Stored rows:

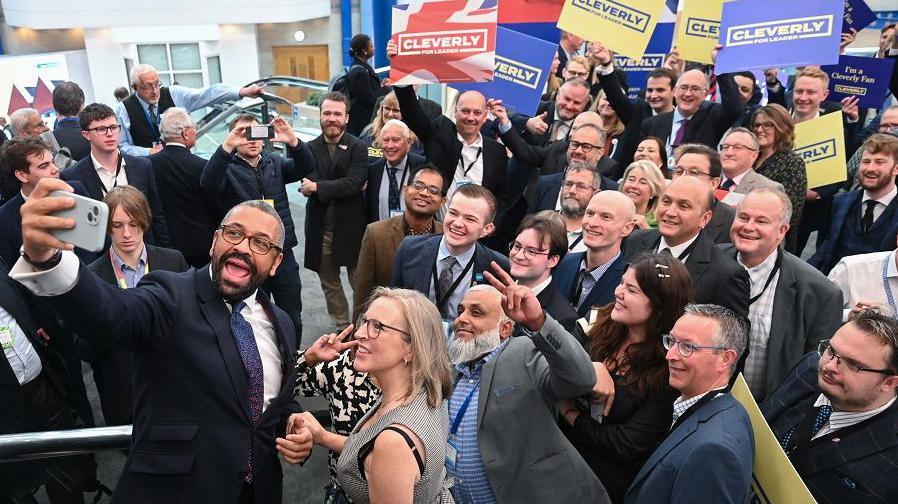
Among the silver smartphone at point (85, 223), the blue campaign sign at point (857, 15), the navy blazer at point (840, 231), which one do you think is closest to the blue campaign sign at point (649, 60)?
the blue campaign sign at point (857, 15)

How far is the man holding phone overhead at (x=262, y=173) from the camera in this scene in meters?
4.20

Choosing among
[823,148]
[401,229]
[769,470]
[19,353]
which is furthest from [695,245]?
[19,353]

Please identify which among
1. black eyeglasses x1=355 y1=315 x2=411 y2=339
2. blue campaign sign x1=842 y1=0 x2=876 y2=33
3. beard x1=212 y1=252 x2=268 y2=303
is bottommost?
black eyeglasses x1=355 y1=315 x2=411 y2=339

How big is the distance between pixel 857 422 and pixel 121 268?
10.8 feet

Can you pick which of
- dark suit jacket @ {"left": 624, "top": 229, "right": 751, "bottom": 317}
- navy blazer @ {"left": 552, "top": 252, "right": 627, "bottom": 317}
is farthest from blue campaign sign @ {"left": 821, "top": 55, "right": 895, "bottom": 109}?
navy blazer @ {"left": 552, "top": 252, "right": 627, "bottom": 317}

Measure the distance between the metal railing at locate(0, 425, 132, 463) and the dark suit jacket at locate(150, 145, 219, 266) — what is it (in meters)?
2.78

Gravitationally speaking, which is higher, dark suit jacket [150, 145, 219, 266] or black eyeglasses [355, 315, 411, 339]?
black eyeglasses [355, 315, 411, 339]

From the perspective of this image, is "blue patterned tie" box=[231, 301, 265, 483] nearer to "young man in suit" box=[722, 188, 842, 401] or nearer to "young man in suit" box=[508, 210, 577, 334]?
"young man in suit" box=[508, 210, 577, 334]

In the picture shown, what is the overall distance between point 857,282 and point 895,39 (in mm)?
4294

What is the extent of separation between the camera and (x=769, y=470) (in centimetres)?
197

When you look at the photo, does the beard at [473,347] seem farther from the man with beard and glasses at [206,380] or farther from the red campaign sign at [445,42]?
the red campaign sign at [445,42]

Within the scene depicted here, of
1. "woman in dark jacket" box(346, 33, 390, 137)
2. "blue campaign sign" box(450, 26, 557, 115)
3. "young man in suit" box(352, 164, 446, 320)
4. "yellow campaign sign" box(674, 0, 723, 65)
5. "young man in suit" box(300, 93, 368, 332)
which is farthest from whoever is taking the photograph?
"woman in dark jacket" box(346, 33, 390, 137)

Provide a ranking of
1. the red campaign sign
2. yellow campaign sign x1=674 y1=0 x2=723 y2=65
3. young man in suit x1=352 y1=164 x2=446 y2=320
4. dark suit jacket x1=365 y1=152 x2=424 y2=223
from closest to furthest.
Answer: young man in suit x1=352 y1=164 x2=446 y2=320 < the red campaign sign < dark suit jacket x1=365 y1=152 x2=424 y2=223 < yellow campaign sign x1=674 y1=0 x2=723 y2=65

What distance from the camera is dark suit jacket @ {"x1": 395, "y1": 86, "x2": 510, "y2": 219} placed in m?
4.82
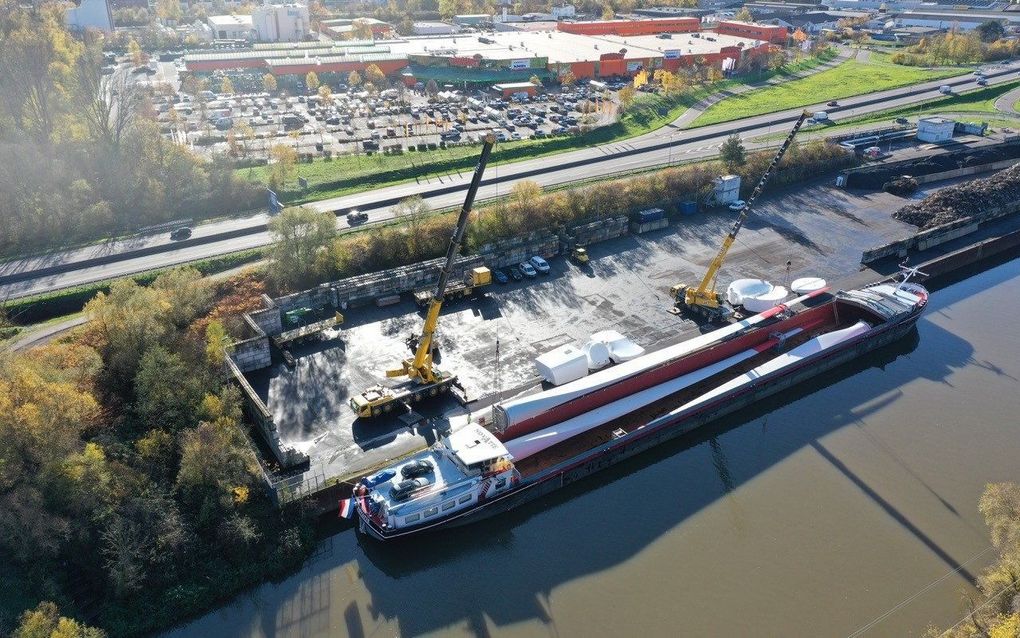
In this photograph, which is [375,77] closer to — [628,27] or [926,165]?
[628,27]

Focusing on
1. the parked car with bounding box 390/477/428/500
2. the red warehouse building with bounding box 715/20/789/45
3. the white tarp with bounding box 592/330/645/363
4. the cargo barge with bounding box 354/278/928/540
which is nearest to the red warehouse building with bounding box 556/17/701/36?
the red warehouse building with bounding box 715/20/789/45

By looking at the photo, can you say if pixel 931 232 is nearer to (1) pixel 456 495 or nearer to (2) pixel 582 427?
(2) pixel 582 427

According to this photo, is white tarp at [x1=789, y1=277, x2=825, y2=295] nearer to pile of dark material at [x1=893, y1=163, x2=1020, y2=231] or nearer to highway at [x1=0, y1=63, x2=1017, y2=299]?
pile of dark material at [x1=893, y1=163, x2=1020, y2=231]

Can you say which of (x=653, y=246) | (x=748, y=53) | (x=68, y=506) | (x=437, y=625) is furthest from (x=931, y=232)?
(x=748, y=53)

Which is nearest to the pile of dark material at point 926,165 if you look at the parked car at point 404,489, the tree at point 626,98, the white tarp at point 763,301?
the white tarp at point 763,301

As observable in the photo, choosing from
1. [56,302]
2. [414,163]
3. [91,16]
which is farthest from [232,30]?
[56,302]
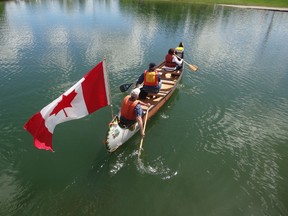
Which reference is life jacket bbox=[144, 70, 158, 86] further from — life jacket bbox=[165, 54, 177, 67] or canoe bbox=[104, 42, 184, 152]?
life jacket bbox=[165, 54, 177, 67]

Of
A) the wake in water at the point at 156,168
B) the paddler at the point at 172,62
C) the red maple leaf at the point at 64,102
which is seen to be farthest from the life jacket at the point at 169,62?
the red maple leaf at the point at 64,102

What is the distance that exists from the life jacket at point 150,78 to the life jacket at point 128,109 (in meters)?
4.20

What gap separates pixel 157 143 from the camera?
13.9 metres

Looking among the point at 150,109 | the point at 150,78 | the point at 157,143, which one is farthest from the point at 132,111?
the point at 150,78

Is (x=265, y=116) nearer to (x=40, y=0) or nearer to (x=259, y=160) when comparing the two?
(x=259, y=160)

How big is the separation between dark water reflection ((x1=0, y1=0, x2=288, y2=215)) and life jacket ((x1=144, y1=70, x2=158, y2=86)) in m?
2.15

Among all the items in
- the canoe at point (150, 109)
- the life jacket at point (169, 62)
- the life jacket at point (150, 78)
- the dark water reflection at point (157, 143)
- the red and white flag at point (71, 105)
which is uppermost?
the red and white flag at point (71, 105)

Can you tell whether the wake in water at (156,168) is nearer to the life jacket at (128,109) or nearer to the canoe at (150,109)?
the canoe at (150,109)

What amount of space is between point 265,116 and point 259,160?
5303 mm

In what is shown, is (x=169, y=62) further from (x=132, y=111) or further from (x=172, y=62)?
(x=132, y=111)

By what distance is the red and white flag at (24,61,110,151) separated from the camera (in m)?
9.91

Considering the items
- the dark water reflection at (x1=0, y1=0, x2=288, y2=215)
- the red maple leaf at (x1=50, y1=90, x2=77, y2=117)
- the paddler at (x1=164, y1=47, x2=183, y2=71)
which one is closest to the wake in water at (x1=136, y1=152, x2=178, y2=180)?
the dark water reflection at (x1=0, y1=0, x2=288, y2=215)

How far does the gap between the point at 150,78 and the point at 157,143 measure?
14.9 ft

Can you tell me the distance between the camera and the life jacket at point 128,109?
40.0 ft
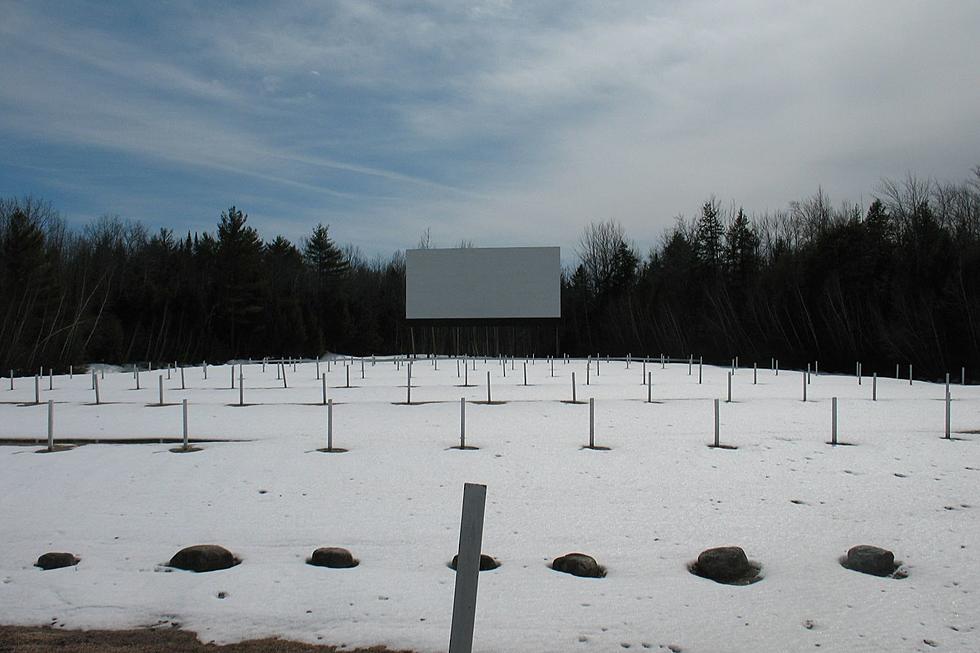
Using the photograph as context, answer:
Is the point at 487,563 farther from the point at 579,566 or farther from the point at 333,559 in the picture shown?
the point at 333,559

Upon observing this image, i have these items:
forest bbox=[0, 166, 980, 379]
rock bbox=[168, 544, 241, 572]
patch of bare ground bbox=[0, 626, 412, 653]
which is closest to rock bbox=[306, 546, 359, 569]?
rock bbox=[168, 544, 241, 572]

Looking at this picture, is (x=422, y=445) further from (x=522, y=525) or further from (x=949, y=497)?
(x=949, y=497)

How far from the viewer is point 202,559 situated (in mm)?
7438

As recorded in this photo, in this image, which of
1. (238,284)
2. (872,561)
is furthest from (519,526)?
(238,284)

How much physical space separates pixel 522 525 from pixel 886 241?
160 feet

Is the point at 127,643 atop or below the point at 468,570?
below

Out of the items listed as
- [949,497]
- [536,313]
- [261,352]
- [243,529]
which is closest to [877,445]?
[949,497]

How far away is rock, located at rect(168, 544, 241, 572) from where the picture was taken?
7.43 meters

Your task:
Return all of the entries above word for word, leaving out the pictures.

Worked answer:
Among the silver smartphone at point (85, 223), the blue campaign sign at point (857, 15), the navy blazer at point (840, 231), which one do you think is closest to the blue campaign sign at point (649, 60)?
the blue campaign sign at point (857, 15)

How far is the man holding phone overhead at (x=262, y=173) from the camera in this scene in meters?
4.20

Choosing among
[823,148]
[401,229]
[769,470]
[19,353]
which is furthest from [695,245]?
[19,353]

Please identify which among
1. black eyeglasses x1=355 y1=315 x2=411 y2=339
2. blue campaign sign x1=842 y1=0 x2=876 y2=33
3. beard x1=212 y1=252 x2=268 y2=303
is bottommost?
black eyeglasses x1=355 y1=315 x2=411 y2=339

How big is the distance between pixel 857 422 and pixel 121 268?
10.8 feet

Can you pick which of
- dark suit jacket @ {"left": 624, "top": 229, "right": 751, "bottom": 317}
- navy blazer @ {"left": 552, "top": 252, "right": 627, "bottom": 317}
is farthest from blue campaign sign @ {"left": 821, "top": 55, "right": 895, "bottom": 109}?
navy blazer @ {"left": 552, "top": 252, "right": 627, "bottom": 317}

Measure the distance between the metal railing at locate(0, 425, 132, 463) and the dark suit jacket at locate(150, 145, 219, 266) — what is it (in meters)?
2.78

Gravitationally speaking, which is higher, dark suit jacket [150, 145, 219, 266] or black eyeglasses [355, 315, 411, 339]?
black eyeglasses [355, 315, 411, 339]

From the perspective of this image, is "blue patterned tie" box=[231, 301, 265, 483] nearer to "young man in suit" box=[722, 188, 842, 401] or nearer to "young man in suit" box=[508, 210, 577, 334]?
"young man in suit" box=[508, 210, 577, 334]

In the picture shown, what is the overall distance between point 857,282 and point 895,39 (in mm)?
4294

What is the extent of separation between the camera and (x=769, y=470) (in centimetres)?
197

When you look at the photo, does the beard at [473,347] seem farther from the man with beard and glasses at [206,380] or farther from the red campaign sign at [445,42]?
the red campaign sign at [445,42]

Within the scene depicted here, of
1. "woman in dark jacket" box(346, 33, 390, 137)
2. "blue campaign sign" box(450, 26, 557, 115)
3. "young man in suit" box(352, 164, 446, 320)
4. "yellow campaign sign" box(674, 0, 723, 65)
5. "young man in suit" box(300, 93, 368, 332)
which is farthest from whoever is taking the photograph?
"woman in dark jacket" box(346, 33, 390, 137)

Provide a ranking of
1. the red campaign sign
2. yellow campaign sign x1=674 y1=0 x2=723 y2=65
3. young man in suit x1=352 y1=164 x2=446 y2=320
4. dark suit jacket x1=365 y1=152 x2=424 y2=223
from closest to furthest.
Answer: young man in suit x1=352 y1=164 x2=446 y2=320 < the red campaign sign < dark suit jacket x1=365 y1=152 x2=424 y2=223 < yellow campaign sign x1=674 y1=0 x2=723 y2=65

What distance from the camera is dark suit jacket @ {"x1": 395, "y1": 86, "x2": 510, "y2": 219} placed in m?
4.82
In this photograph, which is [375,77] closer to — [628,27] or [926,165]?
[628,27]

Focusing on
1. the parked car with bounding box 390/477/428/500
2. the red warehouse building with bounding box 715/20/789/45
3. the white tarp with bounding box 592/330/645/363
4. the cargo barge with bounding box 354/278/928/540
which is nearest to the red warehouse building with bounding box 556/17/701/36?
the red warehouse building with bounding box 715/20/789/45

By looking at the photo, can you say if pixel 931 232 is nearer to (1) pixel 456 495 or nearer to (2) pixel 582 427?
(2) pixel 582 427

According to this photo, is white tarp at [x1=789, y1=277, x2=825, y2=295] nearer to pile of dark material at [x1=893, y1=163, x2=1020, y2=231] or nearer to highway at [x1=0, y1=63, x2=1017, y2=299]?
pile of dark material at [x1=893, y1=163, x2=1020, y2=231]

Can you say which of (x=653, y=246) | (x=748, y=53) | (x=68, y=506) | (x=437, y=625) is furthest from (x=931, y=232)?
(x=748, y=53)

Which is nearest to the pile of dark material at point 926,165 if you look at the parked car at point 404,489, the tree at point 626,98, the white tarp at point 763,301?
the white tarp at point 763,301

As observable in the photo, choosing from
1. [56,302]
2. [414,163]
3. [91,16]
which is farthest from [232,30]?
[56,302]
Which reference is life jacket bbox=[144, 70, 158, 86] further from — life jacket bbox=[165, 54, 177, 67] or canoe bbox=[104, 42, 184, 152]?
life jacket bbox=[165, 54, 177, 67]

Of
A) the wake in water at the point at 156,168
B) the paddler at the point at 172,62
C) the red maple leaf at the point at 64,102
which is seen to be farthest from the life jacket at the point at 169,62?
the red maple leaf at the point at 64,102

What is the distance that exists from the life jacket at point 150,78 to the life jacket at point 128,109 (in meters)?
4.20

What gap separates pixel 157 143 from the camera?
13.9 metres

Looking among the point at 150,109 | the point at 150,78 | the point at 157,143, which one is farthest from the point at 132,111?
the point at 150,78

Is (x=265, y=116) nearer to (x=40, y=0) or nearer to (x=259, y=160) when comparing the two?
(x=259, y=160)

How big is the separation between dark water reflection ((x1=0, y1=0, x2=288, y2=215)) and life jacket ((x1=144, y1=70, x2=158, y2=86)) in m?
2.15

Among all the items in
- the canoe at point (150, 109)
- the life jacket at point (169, 62)
- the life jacket at point (150, 78)
- the dark water reflection at point (157, 143)
- the red and white flag at point (71, 105)
which is uppermost?
the red and white flag at point (71, 105)

Can you tell whether the wake in water at (156,168) is nearer to the life jacket at (128,109) or nearer to the canoe at (150,109)?
the canoe at (150,109)

What amount of space is between point 265,116 and point 259,160?
5303 mm

In what is shown, is (x=169, y=62) further from (x=132, y=111) or further from (x=172, y=62)?
(x=132, y=111)

By what distance is the red and white flag at (24,61,110,151) separated from the camera (in m)?
9.91

Considering the items
- the dark water reflection at (x1=0, y1=0, x2=288, y2=215)
- the red maple leaf at (x1=50, y1=90, x2=77, y2=117)
- the paddler at (x1=164, y1=47, x2=183, y2=71)
which one is closest to the wake in water at (x1=136, y1=152, x2=178, y2=180)?
the dark water reflection at (x1=0, y1=0, x2=288, y2=215)

How far does the gap between the point at 150,78 and the point at 157,143 measure?
14.9 ft

Can you tell me the distance between the camera and the life jacket at point 128,109?
40.0 ft
Using the photograph as context, answer:
Is the point at 487,563 farther from the point at 579,566 or farther from the point at 333,559 in the picture shown?
the point at 333,559

Upon observing this image, i have these items:
forest bbox=[0, 166, 980, 379]
rock bbox=[168, 544, 241, 572]
patch of bare ground bbox=[0, 626, 412, 653]
which is closest to rock bbox=[306, 546, 359, 569]?
rock bbox=[168, 544, 241, 572]

Looking at this picture, is (x=422, y=445) further from (x=522, y=525) or further from (x=949, y=497)?
(x=949, y=497)

How far from the viewer is point 202,559 situated (in mm)?
7438

As recorded in this photo, in this image, which of
1. (238,284)
2. (872,561)
is furthest from (519,526)?
(238,284)

How much physical space separates pixel 522 525 from pixel 886 241?
160 feet

Is the point at 127,643 atop or below the point at 468,570?
below

Out of the items listed as
- [949,497]
- [536,313]
- [261,352]
- [243,529]
which is closest to [877,445]?
[949,497]

How far away is rock, located at rect(168, 544, 241, 572) from where the picture was taken?
7.43 meters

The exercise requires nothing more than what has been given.